Document:
* start *

I'm aware that we can describe the time evolution of states/operators (choose your favourite picture) of non interacting quantum fields and that perturbation theory is very effective in computing S matrix elements between free states in the remote past and free states in the remote future. Clearly the non-perturbative description of what's going on at finite times, where the interaction is active is intractible, but my question is - are there simplified toy models (scalar electrodynamics ? reduced numbers of dimensions ?) where we can describe what's happening non perturbatively.
Even if nothing like electrodynamics has been treatable like this, any results on the other "textbook" QFTs (like $\phi^4$) would be interesting.
Answer
A lot is known about QFTs (including QED) at finite time. It is tractable approximately (just like scattering). though in 4D no rigorous treatment is available (neither is there one for scattering).
One can compute - nonrigorously, in renormalized perturbation theory - many time-dependent things, namely via the Schwinger-Keldysh (or closed time path = CTP) formalism.

* end *

Objective: Pick up the forum thread about quantum fields at finite times right after its last sentence and write what comes next.

Information provided:

* start *

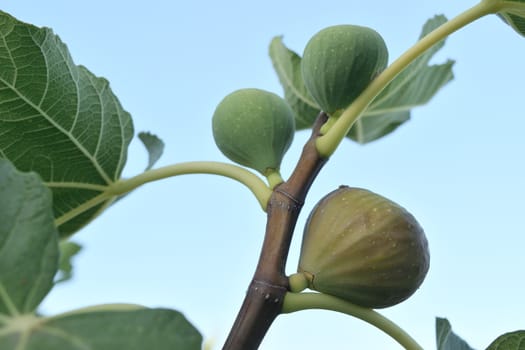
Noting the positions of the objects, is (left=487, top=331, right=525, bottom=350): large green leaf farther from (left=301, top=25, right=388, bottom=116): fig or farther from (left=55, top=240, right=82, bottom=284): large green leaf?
(left=55, top=240, right=82, bottom=284): large green leaf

* end *

Written response:
For example, E. Calzetta and B. L. Hu, Nonequilibrium quantum fields: Closed-time-path effective action, Wigner function, and Boltzmann equation, Phys. Rev. D 37 (1988), 2878-2900. derive finite-time Boltzmann-type kinetic equations from quantum field theory using the CTP formalism.
There are also successful nonrelativistic approximations with relativistic corrections, within the framework of NRQED and NRQCD, which are used to compute bound state properties and spectral shifts. See, e.g., hep-ph/9209266, hep-ph/9805424, hep-ph/9707481, and hep-ph/9907240.
There is also an interesting particle-based approximation to QED by Barut, which might well turn out to become the germ of an exact particle interpretation of standard renormalized QED. See A.O. Barut and J.F. Van Huele, Phys. Rev. A 32 (1985), 3187-3195, and the discussion in Phys. Rev. A 34 (1986), 3500-3501,3502-3503.
Approximately renormalized Hamiltonians, and with them an approximate dynamics, can also be constructed via similarity renormalization; see, e.g.,
S.D. Glazek and K.G. Wilson, Phys. Rev. D 48 (1993), 5863-5872. hep-th/9706149
In 2D, the situation is well understood even rigorously:
For all theories where Wightman functions can be constructed rigorously, there is an associated Hilbert space on which corresponding (smeared) Wightman fields and generators of the Poincare group are densely defined. This implies that there is a well-defined Hamiltonian $H=cp_0$ that provides via the Schroedinger equation the dynamics of wave functions in time.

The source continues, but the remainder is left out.